Oublions un instant le système économique tel qu’on le connaît, et découvrons le SEL, système d’échange local. Ce réseau alternatif, organisé généralement sous forme associative, permet à ses membres d’échanger des objets, des savoirs, ou des services, sans avoir recours à l’argent.

 

C’est en participant à une réunion organisée le 17 avril 2022 par le Carrousel,  le SEL creusois, que Nexus a découvert ce concept d’échange local.

Un système qui aura bientôt trente ans en France

Né dans les pays anglo-saxons dans les années 1980 sous le nom de LETS (Local Exchange and Trade System), le SEL est arrivé en France en 1994 pour la première fois dans l’Ariège. Aujourd’hui, ils sont plus de 600 SEL dans toute la France. Les membres des SEL sont appelés « sélistes ». Chaque département ne peut avoir en principe qu’un seul SEL, mais dans certaines zones très denses comme la ville de Marseille, il est accepté qu’il en existe plusieurs. « Dans des départements comme la Creuse, il peut y avoir un problème de distance entre des communes très éloignées. Il peut donc exister plusieurs sous-groupes au sein d’un même SEL », précise Laurent, le président du Carrousel.

• TÂCHES
#1 Citez fidèlement le passage de l'article sur le SEL qui s'ouvre sur les mots comprenant « Un système qui » et se clôt sur « président du Carrousel. ».
#2 Relevez, dans l'ordre d'apparition, tous les noms propres géographiques (pays, départements, villes) cités dans l'article sur le SEL, chacun une seule fois.
#3 Rédigez la suite de l'article sur le SEL en reprenant juste après sa dernière phrase.

• LISTING FOURNI
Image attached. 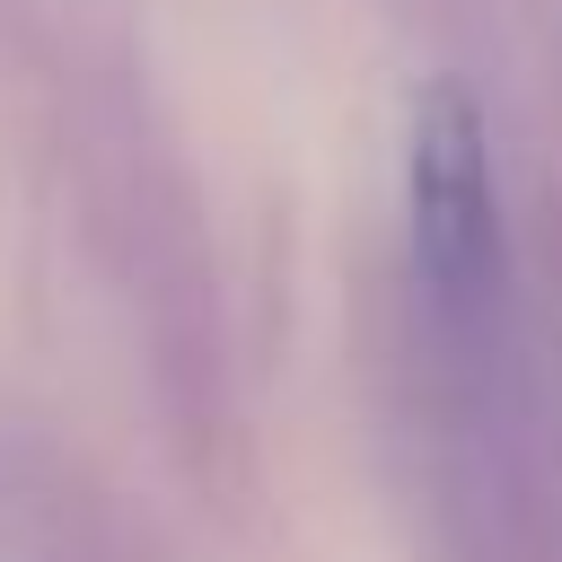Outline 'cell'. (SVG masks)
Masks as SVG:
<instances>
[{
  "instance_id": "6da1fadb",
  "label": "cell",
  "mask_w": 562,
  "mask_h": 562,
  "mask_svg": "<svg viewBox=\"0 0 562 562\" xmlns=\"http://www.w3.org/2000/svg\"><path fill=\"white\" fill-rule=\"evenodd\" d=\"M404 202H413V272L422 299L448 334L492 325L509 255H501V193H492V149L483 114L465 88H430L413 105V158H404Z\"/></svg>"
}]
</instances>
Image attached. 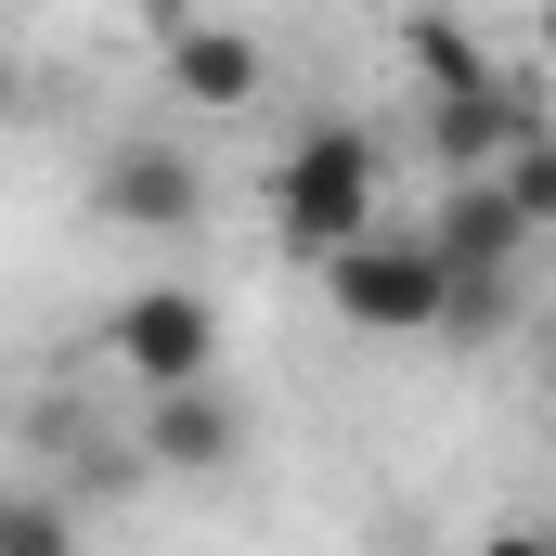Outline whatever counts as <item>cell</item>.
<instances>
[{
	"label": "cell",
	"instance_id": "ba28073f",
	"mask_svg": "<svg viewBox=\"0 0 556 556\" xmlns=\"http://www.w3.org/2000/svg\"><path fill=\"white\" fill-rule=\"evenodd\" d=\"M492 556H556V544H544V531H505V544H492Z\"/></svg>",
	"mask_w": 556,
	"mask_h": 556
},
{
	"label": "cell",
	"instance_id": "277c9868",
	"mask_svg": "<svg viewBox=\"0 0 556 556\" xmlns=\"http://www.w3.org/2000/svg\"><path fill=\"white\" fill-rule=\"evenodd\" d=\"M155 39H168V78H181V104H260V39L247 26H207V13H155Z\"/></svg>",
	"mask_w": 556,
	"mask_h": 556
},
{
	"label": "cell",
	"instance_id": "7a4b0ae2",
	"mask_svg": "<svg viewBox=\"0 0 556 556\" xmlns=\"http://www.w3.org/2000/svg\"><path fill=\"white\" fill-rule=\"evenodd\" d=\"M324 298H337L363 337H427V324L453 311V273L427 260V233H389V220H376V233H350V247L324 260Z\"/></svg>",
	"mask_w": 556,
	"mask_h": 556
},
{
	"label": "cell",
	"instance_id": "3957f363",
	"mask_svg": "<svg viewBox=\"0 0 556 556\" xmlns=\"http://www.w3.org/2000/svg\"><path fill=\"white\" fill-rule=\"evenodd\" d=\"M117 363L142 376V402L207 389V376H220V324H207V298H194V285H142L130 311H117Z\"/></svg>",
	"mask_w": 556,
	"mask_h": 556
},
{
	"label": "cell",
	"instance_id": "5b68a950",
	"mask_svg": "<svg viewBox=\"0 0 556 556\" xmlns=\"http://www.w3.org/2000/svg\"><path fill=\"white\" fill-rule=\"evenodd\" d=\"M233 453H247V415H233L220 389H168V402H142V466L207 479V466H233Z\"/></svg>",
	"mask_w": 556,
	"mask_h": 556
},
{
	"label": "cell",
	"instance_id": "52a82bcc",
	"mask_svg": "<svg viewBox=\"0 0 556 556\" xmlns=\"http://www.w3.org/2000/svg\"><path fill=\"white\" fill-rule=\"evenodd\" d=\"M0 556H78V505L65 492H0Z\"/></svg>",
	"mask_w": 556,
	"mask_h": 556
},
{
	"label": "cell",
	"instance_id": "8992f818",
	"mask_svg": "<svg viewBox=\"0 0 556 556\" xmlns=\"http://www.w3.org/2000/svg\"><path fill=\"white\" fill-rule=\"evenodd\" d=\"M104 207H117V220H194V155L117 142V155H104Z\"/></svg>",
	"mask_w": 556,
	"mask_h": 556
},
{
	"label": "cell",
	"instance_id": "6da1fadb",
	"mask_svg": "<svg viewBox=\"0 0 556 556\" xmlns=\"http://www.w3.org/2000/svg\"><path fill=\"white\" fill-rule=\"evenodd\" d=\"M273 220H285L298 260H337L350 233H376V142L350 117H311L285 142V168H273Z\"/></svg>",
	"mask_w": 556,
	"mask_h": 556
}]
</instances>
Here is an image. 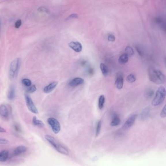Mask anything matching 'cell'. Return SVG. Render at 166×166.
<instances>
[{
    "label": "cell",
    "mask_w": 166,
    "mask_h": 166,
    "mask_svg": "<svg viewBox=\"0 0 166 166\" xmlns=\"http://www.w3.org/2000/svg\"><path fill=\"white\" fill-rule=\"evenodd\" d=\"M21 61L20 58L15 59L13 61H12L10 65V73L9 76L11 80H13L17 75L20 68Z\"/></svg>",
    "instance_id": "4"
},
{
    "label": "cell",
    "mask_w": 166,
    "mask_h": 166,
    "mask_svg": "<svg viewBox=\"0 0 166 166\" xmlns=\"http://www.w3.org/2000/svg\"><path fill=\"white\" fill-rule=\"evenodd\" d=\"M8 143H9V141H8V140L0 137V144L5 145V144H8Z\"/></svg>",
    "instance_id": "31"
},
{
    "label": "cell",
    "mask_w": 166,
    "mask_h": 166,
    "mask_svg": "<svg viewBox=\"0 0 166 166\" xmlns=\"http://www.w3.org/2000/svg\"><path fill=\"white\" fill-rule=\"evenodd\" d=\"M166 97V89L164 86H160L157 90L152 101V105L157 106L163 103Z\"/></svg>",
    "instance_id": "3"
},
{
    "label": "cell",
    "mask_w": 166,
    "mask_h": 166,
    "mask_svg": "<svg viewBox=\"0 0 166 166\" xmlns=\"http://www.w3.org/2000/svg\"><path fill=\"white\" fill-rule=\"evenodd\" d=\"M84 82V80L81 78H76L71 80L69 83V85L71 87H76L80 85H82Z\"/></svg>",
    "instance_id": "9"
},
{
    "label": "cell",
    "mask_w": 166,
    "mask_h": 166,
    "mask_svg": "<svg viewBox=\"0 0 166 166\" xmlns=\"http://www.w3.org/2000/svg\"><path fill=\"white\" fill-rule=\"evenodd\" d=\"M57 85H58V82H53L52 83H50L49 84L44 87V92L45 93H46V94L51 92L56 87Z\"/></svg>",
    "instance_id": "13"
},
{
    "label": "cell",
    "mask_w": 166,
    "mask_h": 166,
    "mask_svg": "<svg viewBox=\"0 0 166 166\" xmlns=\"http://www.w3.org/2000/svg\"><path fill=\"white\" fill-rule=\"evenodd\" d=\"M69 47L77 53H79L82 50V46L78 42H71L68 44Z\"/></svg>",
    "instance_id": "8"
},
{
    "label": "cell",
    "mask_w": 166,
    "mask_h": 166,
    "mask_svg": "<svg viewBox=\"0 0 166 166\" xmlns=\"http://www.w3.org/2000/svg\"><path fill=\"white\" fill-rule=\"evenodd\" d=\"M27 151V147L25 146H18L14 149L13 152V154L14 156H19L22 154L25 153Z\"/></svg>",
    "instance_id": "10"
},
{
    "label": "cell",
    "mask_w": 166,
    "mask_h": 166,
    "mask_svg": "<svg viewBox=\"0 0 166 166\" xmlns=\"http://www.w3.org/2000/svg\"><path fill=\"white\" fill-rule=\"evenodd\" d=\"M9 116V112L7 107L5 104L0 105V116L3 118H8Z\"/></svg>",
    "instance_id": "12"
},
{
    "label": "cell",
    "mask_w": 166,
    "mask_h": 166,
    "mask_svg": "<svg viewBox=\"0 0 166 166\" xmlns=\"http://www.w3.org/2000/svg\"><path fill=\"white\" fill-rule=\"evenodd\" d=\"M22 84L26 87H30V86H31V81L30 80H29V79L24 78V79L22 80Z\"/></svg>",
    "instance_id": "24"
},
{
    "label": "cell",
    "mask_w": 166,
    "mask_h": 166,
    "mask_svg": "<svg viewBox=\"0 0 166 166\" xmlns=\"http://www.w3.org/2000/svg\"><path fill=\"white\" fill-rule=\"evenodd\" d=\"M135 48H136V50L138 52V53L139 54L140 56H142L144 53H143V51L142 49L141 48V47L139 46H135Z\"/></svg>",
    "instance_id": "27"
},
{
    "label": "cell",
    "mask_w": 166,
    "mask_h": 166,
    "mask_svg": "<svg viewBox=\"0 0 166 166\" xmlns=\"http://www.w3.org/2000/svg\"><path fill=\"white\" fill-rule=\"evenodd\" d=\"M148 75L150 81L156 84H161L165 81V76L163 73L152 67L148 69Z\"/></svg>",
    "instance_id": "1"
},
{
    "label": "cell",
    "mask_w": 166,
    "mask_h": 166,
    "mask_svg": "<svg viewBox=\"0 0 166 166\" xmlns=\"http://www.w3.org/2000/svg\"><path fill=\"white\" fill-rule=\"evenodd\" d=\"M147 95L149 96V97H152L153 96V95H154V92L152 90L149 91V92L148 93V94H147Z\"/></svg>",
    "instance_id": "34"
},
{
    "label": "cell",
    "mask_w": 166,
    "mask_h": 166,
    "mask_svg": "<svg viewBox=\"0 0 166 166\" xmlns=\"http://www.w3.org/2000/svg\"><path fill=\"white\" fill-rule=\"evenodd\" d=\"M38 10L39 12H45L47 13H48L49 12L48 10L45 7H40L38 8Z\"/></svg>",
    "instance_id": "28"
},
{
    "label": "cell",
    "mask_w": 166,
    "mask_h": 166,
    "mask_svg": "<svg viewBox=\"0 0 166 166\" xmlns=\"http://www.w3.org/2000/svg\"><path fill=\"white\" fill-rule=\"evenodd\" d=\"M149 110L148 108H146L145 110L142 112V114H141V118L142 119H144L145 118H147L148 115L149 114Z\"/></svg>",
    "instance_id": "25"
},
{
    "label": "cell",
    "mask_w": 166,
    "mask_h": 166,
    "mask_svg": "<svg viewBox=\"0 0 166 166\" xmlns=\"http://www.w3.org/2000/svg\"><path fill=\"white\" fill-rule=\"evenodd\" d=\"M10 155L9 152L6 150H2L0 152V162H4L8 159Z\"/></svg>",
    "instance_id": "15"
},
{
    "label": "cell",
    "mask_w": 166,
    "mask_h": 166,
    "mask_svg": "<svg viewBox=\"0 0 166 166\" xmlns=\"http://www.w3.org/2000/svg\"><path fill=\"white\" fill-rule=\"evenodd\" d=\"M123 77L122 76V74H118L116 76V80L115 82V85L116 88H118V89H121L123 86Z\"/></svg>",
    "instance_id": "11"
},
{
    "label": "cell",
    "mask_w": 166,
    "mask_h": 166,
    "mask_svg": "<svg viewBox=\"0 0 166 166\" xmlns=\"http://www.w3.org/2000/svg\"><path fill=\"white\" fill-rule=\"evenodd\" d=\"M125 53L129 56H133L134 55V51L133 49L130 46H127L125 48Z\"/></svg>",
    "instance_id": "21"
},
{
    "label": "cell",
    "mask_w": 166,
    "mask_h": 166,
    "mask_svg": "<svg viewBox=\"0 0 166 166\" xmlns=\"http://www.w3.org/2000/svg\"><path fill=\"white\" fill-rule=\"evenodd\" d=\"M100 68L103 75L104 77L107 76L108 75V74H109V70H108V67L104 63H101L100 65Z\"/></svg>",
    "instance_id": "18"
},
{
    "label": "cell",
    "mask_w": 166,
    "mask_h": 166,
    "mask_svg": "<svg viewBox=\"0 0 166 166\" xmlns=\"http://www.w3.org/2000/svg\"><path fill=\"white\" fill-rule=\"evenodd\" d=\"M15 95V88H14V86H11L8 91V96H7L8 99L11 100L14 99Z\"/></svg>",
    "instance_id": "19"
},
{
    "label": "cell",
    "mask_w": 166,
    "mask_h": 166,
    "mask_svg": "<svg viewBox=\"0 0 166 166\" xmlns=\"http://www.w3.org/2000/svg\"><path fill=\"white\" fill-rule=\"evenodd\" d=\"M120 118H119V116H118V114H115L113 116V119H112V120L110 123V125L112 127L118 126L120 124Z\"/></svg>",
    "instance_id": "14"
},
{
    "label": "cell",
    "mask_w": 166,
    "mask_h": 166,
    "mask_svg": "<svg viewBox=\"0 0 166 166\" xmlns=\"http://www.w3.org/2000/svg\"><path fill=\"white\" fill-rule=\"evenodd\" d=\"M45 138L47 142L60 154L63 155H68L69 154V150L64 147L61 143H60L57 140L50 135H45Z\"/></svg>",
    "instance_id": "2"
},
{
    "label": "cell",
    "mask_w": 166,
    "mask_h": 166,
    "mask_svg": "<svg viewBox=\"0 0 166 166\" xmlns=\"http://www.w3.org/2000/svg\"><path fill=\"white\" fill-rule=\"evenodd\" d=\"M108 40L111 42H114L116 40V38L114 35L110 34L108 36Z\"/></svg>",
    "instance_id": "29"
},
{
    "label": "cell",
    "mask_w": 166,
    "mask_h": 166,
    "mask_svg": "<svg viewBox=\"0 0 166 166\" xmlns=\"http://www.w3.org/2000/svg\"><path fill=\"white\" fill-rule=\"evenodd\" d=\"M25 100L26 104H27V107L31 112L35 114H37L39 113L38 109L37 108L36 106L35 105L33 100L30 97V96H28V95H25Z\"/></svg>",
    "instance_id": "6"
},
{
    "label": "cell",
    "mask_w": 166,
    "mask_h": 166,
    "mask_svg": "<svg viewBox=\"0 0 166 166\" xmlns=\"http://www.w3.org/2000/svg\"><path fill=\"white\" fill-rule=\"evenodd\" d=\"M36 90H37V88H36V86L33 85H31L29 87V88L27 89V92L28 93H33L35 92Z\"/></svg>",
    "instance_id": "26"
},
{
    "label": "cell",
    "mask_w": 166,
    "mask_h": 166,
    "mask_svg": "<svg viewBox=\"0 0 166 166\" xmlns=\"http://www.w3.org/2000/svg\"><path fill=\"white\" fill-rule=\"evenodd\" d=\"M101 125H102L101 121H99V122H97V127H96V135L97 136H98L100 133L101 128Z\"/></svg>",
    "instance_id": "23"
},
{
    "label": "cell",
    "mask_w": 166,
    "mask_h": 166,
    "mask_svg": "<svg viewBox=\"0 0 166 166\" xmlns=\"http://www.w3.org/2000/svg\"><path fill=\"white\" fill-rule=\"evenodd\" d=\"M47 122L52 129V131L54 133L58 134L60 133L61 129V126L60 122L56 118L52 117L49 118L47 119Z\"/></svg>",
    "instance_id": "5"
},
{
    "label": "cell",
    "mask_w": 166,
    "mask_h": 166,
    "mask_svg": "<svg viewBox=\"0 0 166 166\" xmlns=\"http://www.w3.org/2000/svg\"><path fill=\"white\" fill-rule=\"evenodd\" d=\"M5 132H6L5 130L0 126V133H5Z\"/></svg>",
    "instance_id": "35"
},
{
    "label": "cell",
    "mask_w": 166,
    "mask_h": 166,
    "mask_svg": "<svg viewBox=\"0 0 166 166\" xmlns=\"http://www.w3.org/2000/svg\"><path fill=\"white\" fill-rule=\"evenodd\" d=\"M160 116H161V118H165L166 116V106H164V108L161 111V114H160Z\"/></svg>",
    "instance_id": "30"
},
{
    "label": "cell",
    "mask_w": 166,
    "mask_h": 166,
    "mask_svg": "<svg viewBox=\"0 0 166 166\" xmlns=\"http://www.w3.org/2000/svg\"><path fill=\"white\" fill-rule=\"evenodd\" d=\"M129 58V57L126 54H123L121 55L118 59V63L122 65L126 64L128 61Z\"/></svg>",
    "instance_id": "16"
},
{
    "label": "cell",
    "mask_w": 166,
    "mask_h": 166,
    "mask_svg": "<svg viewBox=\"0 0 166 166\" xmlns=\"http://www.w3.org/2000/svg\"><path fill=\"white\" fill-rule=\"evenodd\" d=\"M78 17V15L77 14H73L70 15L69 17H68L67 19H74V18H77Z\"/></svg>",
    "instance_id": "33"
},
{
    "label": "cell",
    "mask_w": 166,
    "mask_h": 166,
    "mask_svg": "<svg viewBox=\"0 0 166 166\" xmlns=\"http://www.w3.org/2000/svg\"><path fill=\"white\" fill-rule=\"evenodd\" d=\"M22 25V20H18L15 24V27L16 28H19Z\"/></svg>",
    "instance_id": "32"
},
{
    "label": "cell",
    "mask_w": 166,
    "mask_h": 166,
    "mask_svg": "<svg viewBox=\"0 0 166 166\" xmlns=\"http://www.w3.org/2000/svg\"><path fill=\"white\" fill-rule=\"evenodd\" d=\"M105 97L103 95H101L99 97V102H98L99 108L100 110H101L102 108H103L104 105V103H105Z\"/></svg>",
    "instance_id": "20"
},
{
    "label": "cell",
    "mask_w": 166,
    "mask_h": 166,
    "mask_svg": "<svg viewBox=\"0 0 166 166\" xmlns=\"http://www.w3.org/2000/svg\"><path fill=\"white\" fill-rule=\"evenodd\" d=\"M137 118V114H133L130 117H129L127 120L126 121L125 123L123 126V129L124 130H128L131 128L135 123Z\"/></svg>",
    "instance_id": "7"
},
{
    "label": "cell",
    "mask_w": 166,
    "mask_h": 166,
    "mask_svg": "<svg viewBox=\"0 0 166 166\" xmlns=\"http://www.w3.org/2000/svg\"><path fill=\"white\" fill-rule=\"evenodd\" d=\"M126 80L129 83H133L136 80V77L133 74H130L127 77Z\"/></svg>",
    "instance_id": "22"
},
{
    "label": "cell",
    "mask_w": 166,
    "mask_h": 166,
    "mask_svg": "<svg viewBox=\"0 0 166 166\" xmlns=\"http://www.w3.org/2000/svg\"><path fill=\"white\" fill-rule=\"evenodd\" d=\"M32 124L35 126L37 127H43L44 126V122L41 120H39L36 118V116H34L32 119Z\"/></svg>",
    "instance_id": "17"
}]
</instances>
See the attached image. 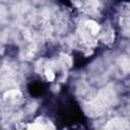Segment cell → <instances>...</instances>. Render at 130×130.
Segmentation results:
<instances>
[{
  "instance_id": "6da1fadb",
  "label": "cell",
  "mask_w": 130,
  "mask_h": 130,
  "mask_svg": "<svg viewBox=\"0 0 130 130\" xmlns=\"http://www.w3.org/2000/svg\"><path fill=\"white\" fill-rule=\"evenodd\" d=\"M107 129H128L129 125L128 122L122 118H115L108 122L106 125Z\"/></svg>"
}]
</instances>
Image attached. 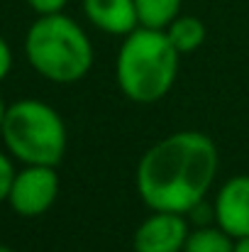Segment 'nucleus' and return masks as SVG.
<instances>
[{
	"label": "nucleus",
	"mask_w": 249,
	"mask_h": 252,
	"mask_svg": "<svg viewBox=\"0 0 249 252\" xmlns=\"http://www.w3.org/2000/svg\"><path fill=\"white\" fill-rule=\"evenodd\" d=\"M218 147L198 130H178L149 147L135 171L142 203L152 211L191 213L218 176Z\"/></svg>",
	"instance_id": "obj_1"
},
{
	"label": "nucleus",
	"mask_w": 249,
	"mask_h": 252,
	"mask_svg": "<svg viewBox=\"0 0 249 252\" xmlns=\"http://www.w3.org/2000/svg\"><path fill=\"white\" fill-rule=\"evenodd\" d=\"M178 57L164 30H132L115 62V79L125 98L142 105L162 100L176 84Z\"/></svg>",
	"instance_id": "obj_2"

• RÉSULTATS FINAUX
#1
Un système qui aura bientôt trente ans en France

Né dans les pays anglo-saxons dans les années 1980 sous le nom de LETS (Local Exchange and Trade System), le SEL est arrivé en France en 1994 pour la première fois dans l’Ariège. Aujourd’hui, ils sont plus de 600 SEL dans toute la France. Les membres des SEL sont appelés « sélistes ». Chaque département ne peut avoir en principe qu’un seul SEL, mais dans certaines zones très denses comme la ville de Marseille, il est accepté qu’il en existe plusieurs. « Dans des départements comme la Creuse, il peut y avoir un problème de distance entre des communes très éloignées. Il peut donc exister plusieurs sous-groupes au sein d’un même SEL », précise Laurent, le président du Carrousel.

#2 France, Ariège, Marseille, Creuse

#3
Un concept d’échange multilatéral

Le but d’un SEL est de développer une économie solidaire et locale, et de tisser des liens, permettant ainsi à certaines personnes de sortir de l’isolement. Chacun établit la liste des compétences qu’il a envie d’offrir et celle de ses besoins. « Rendre service à l’autre, c’est aussi se rendre service à soi-même », déclare l’un des nouveaux membres du Carrousel présents à la réunion. Un autre confie qu’en temps normal, il a beaucoup de mal à demander des services, et que ce système-là lui facilitera sans doute beaucoup les choses.

Dans le troc traditionnel, celui qui reçoit donne quelque chose en échange. Mais dans le cadre du SEL, il peut en être autrement. Paul aide Jacques à réparer sa voiture. Jacques fait les courses de Jeanine, alitée. Une fois remise, Jeanine garde les enfants de Bruno. Bruno donne un lot de DVD à Pauline. Pauline apprend à danser la salsa à Tony et Maria. Tony tient compagnie à Gaston, qui a beaucoup de mal à marcher étant donné son grand âge, tandis que Maria fait un ourlet au pantalon de Jacques. « C’est un système circulaire, pas binaire », nous explique Hélène, la secrétaire du SEL de la Creuse.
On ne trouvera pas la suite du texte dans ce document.